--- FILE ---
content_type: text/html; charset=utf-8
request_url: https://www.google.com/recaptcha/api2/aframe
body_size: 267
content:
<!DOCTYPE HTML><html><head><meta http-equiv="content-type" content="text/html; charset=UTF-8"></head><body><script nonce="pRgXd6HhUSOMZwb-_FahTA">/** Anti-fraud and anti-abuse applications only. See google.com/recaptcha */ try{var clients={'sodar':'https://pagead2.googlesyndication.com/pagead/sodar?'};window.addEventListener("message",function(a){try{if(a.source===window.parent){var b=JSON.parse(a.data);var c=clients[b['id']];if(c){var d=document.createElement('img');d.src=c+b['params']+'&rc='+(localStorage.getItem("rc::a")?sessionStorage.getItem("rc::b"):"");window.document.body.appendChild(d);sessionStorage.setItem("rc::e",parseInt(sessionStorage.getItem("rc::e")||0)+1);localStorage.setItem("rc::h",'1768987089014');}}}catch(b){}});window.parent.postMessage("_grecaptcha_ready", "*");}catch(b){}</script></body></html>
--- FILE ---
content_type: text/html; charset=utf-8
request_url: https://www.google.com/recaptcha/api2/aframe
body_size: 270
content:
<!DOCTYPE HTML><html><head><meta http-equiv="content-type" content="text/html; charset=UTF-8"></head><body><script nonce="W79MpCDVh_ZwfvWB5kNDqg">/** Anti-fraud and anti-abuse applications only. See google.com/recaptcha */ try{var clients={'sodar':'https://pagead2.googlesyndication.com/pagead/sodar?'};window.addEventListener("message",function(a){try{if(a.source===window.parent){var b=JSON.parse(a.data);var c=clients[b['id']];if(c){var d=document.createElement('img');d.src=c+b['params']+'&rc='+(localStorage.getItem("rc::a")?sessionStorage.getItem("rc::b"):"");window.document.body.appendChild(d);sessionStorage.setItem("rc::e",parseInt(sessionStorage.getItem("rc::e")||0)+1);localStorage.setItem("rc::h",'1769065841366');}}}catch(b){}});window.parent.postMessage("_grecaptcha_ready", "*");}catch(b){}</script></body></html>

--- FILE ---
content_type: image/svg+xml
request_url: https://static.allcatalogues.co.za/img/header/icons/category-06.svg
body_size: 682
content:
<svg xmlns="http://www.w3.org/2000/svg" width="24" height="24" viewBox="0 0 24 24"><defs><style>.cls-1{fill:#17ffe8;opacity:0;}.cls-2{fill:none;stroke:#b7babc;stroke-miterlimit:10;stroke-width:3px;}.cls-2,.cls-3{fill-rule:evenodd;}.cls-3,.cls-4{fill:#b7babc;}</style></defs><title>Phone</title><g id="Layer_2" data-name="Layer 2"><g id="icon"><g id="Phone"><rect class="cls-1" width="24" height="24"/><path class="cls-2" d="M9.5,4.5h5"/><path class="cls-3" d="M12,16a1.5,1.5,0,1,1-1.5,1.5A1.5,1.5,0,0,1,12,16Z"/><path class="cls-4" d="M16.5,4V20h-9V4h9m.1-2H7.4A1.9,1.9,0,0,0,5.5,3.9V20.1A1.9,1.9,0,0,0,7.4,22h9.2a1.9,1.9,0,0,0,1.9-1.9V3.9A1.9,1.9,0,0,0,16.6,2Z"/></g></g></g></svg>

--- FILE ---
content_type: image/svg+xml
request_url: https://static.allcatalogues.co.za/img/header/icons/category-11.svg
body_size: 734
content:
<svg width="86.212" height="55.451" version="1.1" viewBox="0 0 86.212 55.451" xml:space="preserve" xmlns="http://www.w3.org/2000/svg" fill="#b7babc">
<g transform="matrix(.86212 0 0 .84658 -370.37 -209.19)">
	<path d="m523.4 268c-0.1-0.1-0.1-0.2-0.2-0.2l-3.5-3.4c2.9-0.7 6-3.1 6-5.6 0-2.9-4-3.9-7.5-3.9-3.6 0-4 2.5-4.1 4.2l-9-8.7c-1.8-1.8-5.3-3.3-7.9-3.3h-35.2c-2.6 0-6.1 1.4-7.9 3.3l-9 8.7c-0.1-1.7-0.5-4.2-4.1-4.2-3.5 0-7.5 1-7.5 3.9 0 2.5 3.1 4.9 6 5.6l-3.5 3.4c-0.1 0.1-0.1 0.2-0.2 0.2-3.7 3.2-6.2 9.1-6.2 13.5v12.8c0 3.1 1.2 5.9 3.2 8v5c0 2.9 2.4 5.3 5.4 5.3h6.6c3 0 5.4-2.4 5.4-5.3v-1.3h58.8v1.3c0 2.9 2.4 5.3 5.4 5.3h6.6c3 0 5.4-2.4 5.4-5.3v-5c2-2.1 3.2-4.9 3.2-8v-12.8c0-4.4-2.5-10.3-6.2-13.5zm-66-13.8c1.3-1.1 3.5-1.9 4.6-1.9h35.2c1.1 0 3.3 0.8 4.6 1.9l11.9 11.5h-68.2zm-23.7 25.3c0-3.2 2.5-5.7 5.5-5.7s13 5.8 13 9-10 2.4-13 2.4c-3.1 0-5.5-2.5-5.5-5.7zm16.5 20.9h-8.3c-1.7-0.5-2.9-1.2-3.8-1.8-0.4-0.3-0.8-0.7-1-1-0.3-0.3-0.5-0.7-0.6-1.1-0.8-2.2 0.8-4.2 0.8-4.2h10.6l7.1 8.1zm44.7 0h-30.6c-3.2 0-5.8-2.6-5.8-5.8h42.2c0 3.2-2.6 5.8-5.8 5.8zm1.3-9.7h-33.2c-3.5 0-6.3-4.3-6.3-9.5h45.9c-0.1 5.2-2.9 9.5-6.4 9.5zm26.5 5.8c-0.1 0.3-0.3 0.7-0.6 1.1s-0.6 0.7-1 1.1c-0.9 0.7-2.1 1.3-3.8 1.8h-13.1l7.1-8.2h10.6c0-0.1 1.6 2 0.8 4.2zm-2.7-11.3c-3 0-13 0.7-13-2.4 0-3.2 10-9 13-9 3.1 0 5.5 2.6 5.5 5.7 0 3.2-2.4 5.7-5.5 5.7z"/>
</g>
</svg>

################

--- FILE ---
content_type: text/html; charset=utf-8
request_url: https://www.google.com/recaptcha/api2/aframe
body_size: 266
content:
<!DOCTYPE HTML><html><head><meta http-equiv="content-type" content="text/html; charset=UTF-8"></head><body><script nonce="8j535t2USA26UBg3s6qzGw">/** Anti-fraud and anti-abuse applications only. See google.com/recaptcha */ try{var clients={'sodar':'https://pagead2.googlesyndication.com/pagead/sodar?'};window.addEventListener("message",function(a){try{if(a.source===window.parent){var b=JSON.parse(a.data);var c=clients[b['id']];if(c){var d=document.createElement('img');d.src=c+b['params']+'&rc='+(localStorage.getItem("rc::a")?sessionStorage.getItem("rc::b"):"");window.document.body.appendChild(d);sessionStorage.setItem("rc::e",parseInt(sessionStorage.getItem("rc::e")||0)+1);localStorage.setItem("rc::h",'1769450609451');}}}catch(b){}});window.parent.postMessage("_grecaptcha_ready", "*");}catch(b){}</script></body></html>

################

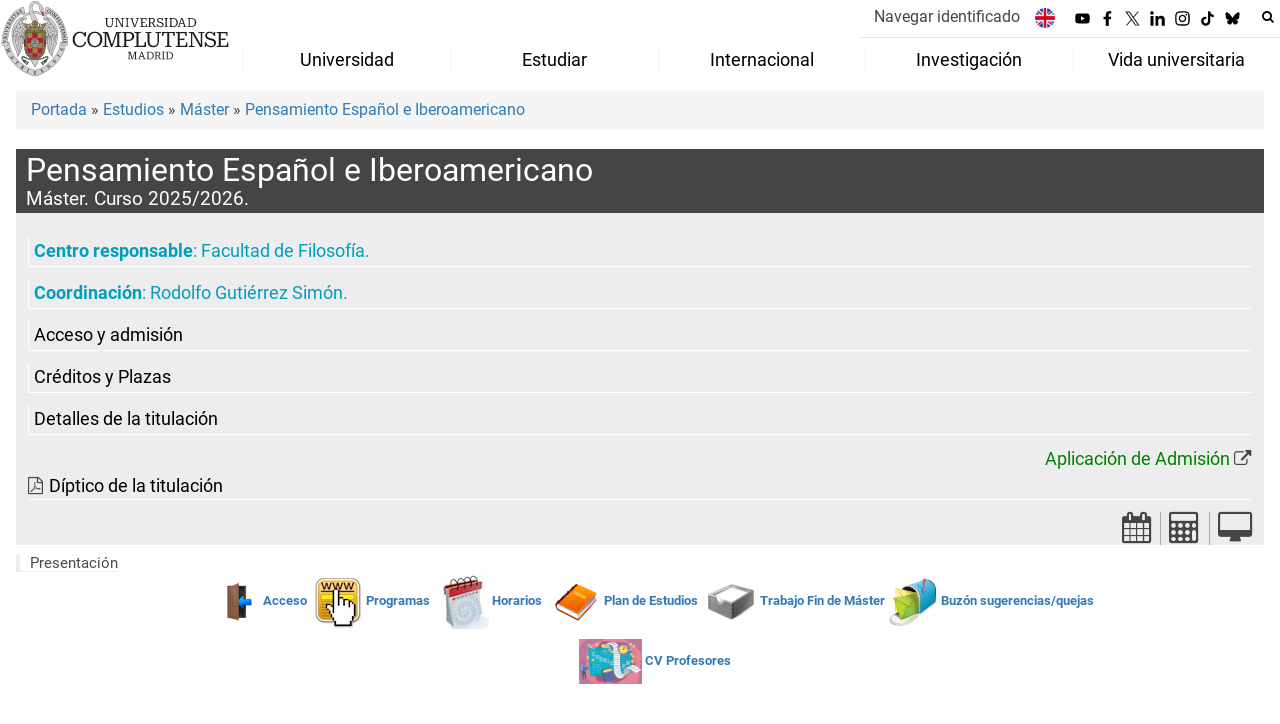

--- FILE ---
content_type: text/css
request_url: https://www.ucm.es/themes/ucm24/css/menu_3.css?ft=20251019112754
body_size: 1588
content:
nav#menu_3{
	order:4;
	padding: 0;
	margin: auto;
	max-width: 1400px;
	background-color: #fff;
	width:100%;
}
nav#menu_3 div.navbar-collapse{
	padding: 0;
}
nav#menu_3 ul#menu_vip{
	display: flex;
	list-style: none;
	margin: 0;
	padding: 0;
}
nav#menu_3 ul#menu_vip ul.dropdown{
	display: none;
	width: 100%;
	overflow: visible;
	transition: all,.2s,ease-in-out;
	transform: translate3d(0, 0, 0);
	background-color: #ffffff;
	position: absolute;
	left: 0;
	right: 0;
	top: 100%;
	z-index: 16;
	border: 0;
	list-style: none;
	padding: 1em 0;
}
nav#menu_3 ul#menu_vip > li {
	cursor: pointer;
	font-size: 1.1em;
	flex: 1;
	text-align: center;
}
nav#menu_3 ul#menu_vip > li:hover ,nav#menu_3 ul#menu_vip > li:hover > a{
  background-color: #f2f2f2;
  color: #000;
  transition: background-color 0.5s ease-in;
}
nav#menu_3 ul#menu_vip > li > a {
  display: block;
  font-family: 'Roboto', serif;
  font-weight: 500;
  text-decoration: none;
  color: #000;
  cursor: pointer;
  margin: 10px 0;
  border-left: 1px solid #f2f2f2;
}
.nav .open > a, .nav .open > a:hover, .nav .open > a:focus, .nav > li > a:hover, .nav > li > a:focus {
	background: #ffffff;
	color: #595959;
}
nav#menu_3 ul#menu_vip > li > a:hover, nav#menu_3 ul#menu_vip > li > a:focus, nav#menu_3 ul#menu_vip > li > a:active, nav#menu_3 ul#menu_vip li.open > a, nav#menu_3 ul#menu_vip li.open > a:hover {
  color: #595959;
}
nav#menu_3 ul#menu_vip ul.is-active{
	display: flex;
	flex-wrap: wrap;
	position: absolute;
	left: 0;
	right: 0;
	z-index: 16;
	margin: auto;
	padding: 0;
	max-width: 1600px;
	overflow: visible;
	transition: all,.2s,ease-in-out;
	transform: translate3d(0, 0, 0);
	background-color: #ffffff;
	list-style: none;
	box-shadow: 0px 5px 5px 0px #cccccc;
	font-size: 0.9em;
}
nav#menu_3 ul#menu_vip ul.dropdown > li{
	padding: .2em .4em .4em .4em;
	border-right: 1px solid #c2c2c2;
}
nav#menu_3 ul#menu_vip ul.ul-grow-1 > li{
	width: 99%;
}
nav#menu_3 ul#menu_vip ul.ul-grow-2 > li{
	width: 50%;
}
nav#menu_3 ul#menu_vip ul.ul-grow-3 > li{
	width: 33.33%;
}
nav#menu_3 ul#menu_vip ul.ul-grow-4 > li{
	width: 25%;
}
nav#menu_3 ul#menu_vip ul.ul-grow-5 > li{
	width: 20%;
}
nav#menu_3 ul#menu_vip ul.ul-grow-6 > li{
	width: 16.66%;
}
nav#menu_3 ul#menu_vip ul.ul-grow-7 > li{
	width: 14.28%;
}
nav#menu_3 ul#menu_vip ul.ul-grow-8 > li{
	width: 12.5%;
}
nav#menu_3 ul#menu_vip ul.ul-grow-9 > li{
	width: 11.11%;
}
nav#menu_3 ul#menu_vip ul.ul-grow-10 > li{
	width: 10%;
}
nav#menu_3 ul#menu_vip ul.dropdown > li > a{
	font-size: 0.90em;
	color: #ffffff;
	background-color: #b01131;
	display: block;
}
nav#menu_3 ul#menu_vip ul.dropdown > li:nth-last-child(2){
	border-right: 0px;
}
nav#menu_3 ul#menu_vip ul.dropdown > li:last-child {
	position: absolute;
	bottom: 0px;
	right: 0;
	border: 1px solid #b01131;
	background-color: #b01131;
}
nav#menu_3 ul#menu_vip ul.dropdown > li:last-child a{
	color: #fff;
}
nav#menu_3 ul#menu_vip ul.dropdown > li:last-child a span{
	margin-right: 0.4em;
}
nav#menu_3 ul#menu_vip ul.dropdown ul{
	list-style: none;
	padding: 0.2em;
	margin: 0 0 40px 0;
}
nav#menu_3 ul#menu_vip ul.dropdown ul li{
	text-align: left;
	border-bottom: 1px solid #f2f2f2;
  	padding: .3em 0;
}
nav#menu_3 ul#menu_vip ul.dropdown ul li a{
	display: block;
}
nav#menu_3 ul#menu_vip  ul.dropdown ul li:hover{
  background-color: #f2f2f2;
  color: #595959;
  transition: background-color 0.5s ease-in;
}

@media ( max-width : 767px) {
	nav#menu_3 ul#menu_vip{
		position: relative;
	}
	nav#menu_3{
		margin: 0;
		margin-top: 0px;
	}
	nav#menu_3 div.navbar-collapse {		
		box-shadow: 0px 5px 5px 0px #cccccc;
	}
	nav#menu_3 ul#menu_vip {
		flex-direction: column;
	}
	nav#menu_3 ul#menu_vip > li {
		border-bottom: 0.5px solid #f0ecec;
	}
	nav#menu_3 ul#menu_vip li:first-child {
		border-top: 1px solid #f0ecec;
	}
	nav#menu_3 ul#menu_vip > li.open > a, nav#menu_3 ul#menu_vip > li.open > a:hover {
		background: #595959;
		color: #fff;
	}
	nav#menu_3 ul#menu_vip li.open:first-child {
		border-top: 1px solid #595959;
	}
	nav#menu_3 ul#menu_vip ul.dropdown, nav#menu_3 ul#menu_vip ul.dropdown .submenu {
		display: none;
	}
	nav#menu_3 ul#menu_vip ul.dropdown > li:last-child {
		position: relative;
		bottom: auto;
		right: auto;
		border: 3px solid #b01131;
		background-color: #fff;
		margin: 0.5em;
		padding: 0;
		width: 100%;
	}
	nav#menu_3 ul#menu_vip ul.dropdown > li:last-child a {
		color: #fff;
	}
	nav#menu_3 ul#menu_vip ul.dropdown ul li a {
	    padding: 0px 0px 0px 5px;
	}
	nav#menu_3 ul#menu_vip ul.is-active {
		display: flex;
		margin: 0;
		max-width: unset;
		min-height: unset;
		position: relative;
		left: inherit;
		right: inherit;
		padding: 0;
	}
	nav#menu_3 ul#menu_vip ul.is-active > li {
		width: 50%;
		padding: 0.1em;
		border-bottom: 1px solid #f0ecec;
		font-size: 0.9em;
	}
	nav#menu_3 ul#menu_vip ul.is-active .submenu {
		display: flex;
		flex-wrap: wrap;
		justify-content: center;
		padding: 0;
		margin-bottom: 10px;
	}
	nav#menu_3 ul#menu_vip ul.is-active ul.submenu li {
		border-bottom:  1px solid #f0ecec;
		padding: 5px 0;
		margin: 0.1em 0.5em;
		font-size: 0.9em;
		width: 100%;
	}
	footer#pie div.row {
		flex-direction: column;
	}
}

################

Task prompt – Within the entries, find all lines holding "border" and copy each one.

Task answer –
	border: 0;
  border-left: 1px solid #f2f2f2;
	border-right: 1px solid #c2c2c2;
	border-right: 0px;
	border: 1px solid #b01131;
	border-bottom: 1px solid #f2f2f2;
		border-bottom: 0.5px solid #f0ecec;
		border-top: 1px solid #f0ecec;
		border-top: 1px solid #595959;
		border: 3px solid #b01131;
		border-bottom: 1px solid #f0ecec;
		border-bottom:  1px solid #f0ecec;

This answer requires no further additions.